Set problem: Reproduce verbatim the stretch of records from the line containing "What distance must one cover to get from windshield" through the line containing "18.4 meters", both ends included, and nothing else.

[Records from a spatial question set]
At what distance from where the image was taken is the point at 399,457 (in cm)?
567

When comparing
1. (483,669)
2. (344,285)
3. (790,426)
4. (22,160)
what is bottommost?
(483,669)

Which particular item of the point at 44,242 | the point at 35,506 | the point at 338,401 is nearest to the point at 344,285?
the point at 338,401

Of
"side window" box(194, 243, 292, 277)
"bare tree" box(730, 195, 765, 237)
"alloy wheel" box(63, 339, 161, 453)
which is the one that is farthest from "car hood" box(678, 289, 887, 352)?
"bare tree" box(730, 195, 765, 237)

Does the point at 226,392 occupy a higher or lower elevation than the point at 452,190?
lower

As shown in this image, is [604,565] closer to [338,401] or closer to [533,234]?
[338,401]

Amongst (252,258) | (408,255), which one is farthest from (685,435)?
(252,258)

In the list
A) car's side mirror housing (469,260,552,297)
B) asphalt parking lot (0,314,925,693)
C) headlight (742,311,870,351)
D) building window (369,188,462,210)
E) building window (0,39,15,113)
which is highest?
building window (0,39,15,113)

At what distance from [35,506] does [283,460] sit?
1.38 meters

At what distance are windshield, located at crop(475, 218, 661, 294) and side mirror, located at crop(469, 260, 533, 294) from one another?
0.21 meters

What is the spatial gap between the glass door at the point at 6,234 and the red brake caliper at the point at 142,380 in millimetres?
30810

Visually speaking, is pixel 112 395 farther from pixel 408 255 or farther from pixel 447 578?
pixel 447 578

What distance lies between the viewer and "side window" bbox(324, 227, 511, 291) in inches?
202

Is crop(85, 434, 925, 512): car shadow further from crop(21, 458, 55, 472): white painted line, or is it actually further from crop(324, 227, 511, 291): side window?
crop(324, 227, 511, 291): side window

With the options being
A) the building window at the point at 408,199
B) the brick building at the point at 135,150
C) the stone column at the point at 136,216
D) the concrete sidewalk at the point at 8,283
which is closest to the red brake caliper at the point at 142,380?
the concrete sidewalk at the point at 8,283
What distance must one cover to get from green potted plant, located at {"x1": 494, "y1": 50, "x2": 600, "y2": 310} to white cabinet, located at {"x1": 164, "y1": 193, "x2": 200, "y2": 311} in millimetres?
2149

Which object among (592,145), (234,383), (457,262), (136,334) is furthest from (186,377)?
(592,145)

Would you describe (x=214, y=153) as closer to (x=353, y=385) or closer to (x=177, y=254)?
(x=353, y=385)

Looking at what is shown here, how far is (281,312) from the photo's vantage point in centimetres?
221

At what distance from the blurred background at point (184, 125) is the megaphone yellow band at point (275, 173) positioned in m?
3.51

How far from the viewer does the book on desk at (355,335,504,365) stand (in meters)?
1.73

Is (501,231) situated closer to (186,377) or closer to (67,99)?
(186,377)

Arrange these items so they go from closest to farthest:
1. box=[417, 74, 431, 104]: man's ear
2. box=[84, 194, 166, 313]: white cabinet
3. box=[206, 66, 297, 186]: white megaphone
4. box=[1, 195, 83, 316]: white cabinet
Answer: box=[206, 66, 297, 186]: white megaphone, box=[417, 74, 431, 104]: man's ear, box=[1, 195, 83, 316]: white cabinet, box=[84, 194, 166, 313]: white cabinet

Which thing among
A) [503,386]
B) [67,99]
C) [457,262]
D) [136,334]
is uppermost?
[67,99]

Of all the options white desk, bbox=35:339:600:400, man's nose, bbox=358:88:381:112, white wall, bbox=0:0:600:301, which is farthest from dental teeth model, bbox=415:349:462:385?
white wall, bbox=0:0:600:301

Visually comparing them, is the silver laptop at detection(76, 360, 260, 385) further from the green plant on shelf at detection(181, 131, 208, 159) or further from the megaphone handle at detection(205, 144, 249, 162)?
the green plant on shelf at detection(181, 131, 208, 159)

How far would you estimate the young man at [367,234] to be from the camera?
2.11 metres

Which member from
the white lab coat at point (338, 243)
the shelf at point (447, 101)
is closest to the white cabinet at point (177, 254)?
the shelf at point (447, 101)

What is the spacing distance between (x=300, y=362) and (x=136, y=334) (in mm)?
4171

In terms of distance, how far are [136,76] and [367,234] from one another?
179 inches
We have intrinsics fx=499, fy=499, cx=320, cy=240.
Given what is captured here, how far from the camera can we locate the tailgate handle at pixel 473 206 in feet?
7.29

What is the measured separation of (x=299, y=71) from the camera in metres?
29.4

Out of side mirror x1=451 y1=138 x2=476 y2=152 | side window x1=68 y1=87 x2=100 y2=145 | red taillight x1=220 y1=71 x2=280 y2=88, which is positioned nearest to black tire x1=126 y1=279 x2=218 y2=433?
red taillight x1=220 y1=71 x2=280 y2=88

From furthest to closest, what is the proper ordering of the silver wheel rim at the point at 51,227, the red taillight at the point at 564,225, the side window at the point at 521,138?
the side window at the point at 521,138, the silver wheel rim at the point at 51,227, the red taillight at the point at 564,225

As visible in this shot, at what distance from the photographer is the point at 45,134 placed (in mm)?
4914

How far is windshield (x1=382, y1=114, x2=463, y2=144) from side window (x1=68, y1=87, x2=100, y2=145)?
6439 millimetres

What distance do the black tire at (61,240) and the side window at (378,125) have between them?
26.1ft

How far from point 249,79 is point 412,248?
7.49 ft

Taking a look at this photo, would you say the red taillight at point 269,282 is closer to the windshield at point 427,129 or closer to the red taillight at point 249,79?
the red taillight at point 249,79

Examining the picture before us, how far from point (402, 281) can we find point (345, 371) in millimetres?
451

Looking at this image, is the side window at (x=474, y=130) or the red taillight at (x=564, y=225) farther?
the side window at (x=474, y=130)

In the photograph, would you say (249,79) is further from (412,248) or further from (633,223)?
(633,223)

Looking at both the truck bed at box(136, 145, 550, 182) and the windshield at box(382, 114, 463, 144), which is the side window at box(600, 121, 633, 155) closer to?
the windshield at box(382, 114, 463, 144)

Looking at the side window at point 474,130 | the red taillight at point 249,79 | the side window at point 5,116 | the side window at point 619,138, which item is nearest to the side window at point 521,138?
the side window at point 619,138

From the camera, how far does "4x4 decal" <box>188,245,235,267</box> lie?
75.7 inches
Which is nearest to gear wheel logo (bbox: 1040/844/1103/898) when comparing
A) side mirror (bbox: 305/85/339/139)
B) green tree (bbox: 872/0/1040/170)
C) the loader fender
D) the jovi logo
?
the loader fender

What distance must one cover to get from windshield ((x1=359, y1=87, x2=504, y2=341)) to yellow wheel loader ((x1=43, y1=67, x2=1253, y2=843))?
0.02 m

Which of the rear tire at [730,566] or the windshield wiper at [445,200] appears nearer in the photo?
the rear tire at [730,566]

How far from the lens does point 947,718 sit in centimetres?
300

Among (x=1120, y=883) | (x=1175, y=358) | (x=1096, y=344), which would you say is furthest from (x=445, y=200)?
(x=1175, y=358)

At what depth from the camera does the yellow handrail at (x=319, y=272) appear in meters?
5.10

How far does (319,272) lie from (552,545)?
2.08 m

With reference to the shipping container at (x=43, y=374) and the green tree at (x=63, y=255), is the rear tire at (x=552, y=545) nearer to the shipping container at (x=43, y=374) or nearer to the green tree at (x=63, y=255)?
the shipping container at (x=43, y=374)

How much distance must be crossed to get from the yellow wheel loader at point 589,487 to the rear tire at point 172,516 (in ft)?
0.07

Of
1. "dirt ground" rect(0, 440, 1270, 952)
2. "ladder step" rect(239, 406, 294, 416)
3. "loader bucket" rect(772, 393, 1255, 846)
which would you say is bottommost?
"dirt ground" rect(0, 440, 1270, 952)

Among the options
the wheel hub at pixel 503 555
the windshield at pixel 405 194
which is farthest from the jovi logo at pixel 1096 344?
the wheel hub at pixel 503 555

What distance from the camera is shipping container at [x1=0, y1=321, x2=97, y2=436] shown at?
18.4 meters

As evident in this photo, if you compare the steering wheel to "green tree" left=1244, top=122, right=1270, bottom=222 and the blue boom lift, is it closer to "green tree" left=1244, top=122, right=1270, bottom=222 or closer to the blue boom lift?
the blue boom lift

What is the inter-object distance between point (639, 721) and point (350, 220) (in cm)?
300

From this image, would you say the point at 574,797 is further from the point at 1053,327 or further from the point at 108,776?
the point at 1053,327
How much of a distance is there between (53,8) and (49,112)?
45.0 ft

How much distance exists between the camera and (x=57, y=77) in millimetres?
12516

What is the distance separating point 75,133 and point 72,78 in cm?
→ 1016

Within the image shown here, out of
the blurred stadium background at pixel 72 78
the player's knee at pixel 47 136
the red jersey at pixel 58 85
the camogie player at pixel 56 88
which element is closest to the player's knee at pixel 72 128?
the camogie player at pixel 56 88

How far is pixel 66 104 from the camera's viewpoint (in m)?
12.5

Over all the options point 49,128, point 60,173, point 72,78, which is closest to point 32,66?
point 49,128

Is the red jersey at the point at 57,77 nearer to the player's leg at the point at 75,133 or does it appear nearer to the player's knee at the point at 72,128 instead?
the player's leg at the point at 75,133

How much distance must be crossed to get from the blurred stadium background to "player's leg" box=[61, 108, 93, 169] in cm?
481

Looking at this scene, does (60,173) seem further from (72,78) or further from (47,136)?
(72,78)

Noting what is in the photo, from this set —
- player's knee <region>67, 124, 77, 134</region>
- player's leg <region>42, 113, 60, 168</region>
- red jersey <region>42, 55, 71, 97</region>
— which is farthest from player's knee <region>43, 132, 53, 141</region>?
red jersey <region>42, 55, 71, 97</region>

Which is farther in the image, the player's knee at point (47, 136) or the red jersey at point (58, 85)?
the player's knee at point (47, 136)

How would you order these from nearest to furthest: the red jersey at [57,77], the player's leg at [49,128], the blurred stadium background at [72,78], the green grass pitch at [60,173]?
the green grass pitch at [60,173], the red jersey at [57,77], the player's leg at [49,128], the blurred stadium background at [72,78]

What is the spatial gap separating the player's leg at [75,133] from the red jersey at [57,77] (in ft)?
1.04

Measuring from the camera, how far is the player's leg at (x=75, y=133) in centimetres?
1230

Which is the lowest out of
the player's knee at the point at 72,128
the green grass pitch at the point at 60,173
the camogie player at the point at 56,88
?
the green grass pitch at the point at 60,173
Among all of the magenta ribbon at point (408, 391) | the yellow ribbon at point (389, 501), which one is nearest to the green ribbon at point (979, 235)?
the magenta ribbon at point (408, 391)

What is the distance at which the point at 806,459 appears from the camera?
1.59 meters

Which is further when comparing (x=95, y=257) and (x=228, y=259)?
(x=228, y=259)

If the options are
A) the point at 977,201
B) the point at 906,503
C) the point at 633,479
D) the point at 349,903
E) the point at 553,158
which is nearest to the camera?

Result of this exercise:
What distance must one cover to get from windshield ((x1=359, y1=87, x2=504, y2=341)) to yellow wheel loader ((x1=43, y1=67, x2=1253, y2=843))?
0.02 m

Which of the rear tire at [730,566] or the windshield wiper at [445,200] appears nearer in the photo?
the rear tire at [730,566]

How far from the lens does point 947,718 sit in centimetres?
300

Among (x=1120, y=883) | (x=1175, y=358) | (x=1096, y=344), which would you say is furthest from (x=445, y=200)?
(x=1175, y=358)

At what depth from the camera does the yellow handrail at (x=319, y=272) appear in meters?
5.10

How far does (319,272) lie from (552,545)?
2.08 m

With reference to the shipping container at (x=43, y=374) and the green tree at (x=63, y=255), is the rear tire at (x=552, y=545) nearer to the shipping container at (x=43, y=374) or nearer to the green tree at (x=63, y=255)?
the shipping container at (x=43, y=374)

How much distance must be crossed to get from the yellow wheel loader at point 589,487 to the rear tire at point 172,516 (in ft)?
0.07

Of
1. "dirt ground" rect(0, 440, 1270, 952)
2. "ladder step" rect(239, 406, 294, 416)
3. "loader bucket" rect(772, 393, 1255, 846)
which would you say is bottommost?
"dirt ground" rect(0, 440, 1270, 952)

Among the options
the wheel hub at pixel 503 555
the windshield at pixel 405 194
which is farthest from the jovi logo at pixel 1096 344?
the wheel hub at pixel 503 555

What distance from the camera is shipping container at [x1=0, y1=321, x2=97, y2=436] shown at?
18.4 meters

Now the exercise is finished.